Task objective –
Pull out every line of the material that contains the string "roof", copying each one unchanged.

Data records –

* begin *

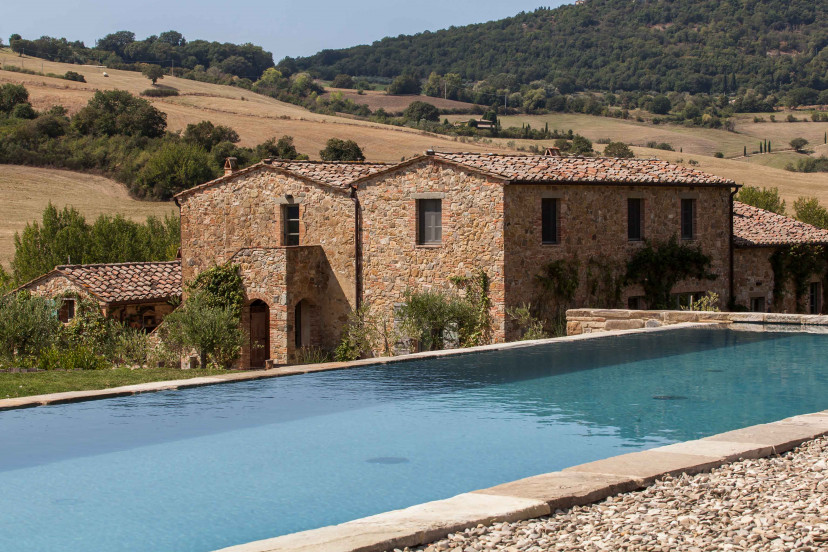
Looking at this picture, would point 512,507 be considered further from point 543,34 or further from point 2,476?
point 543,34

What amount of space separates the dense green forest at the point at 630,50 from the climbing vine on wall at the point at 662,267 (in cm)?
10336

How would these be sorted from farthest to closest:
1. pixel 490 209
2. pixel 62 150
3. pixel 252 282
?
pixel 62 150, pixel 252 282, pixel 490 209

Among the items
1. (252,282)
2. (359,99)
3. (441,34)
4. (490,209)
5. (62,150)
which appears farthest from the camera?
(441,34)

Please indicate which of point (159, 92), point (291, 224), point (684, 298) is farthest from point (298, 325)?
point (159, 92)

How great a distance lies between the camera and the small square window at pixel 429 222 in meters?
25.5

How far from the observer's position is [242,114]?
257 ft

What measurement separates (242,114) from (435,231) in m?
55.6

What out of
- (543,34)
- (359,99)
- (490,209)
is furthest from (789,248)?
(543,34)

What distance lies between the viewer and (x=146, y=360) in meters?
24.5

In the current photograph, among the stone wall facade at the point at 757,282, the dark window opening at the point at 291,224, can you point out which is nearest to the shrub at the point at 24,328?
the dark window opening at the point at 291,224

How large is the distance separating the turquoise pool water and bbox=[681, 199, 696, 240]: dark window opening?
42.4 feet

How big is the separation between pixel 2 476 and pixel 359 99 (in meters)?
108

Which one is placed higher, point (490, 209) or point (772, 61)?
point (772, 61)

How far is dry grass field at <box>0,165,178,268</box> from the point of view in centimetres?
5206
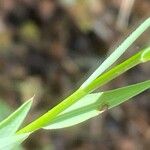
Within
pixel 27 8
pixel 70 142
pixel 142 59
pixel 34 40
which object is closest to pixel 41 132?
pixel 70 142

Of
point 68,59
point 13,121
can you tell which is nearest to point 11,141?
point 13,121

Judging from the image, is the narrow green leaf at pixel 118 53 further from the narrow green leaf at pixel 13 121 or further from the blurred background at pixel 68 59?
the blurred background at pixel 68 59

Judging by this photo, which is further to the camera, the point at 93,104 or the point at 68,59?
the point at 68,59

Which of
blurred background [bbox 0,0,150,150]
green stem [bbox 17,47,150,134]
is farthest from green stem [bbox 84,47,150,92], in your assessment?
blurred background [bbox 0,0,150,150]

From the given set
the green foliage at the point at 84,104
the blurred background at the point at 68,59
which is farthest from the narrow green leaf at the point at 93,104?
the blurred background at the point at 68,59

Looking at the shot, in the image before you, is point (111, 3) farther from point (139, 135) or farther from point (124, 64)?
point (124, 64)

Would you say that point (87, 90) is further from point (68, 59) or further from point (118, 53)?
point (68, 59)

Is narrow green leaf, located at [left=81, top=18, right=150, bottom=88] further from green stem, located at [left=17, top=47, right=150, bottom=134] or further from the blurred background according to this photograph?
the blurred background
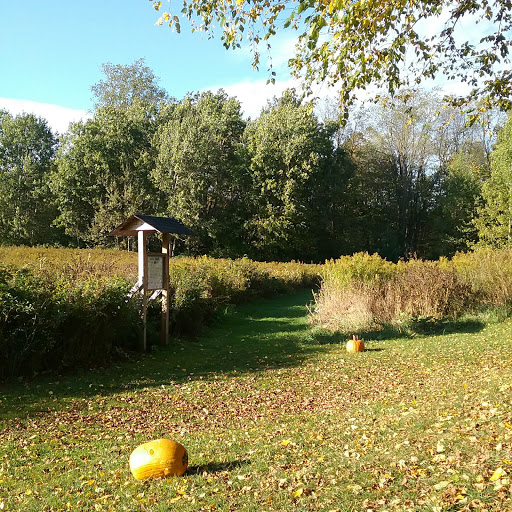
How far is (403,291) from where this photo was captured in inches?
509

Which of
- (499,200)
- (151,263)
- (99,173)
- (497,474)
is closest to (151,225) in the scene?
(151,263)

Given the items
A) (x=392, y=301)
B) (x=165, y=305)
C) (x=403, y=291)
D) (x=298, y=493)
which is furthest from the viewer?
(x=403, y=291)

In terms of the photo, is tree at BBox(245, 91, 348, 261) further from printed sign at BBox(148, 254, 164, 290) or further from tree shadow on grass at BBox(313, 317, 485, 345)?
printed sign at BBox(148, 254, 164, 290)

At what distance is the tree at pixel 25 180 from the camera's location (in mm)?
35438

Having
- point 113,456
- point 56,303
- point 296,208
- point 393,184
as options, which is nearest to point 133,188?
point 296,208

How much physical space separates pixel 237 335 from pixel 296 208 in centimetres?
2258

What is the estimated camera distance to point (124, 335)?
9.74 meters

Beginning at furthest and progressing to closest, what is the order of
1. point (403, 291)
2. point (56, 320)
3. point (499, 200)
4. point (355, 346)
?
point (499, 200)
point (403, 291)
point (355, 346)
point (56, 320)

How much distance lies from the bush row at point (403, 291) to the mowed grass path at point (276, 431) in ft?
8.05

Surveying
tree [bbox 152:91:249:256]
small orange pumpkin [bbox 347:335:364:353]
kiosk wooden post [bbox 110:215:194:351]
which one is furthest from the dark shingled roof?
tree [bbox 152:91:249:256]

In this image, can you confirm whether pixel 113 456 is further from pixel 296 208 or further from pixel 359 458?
pixel 296 208

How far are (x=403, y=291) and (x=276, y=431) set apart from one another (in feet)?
27.9

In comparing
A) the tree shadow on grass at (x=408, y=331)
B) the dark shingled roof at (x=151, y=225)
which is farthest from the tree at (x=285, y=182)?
the dark shingled roof at (x=151, y=225)

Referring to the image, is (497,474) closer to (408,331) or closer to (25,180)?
(408,331)
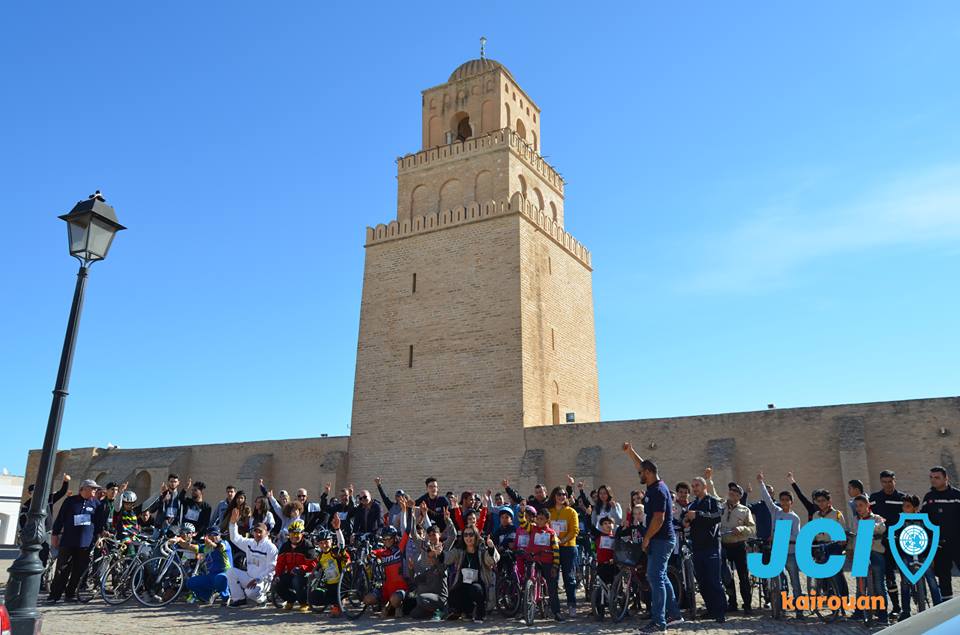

* end *

Reply –
which one is furthest from the dark shingled roof?
B) the dark shingled roof at (x=151, y=225)
the dark shingled roof at (x=151, y=225)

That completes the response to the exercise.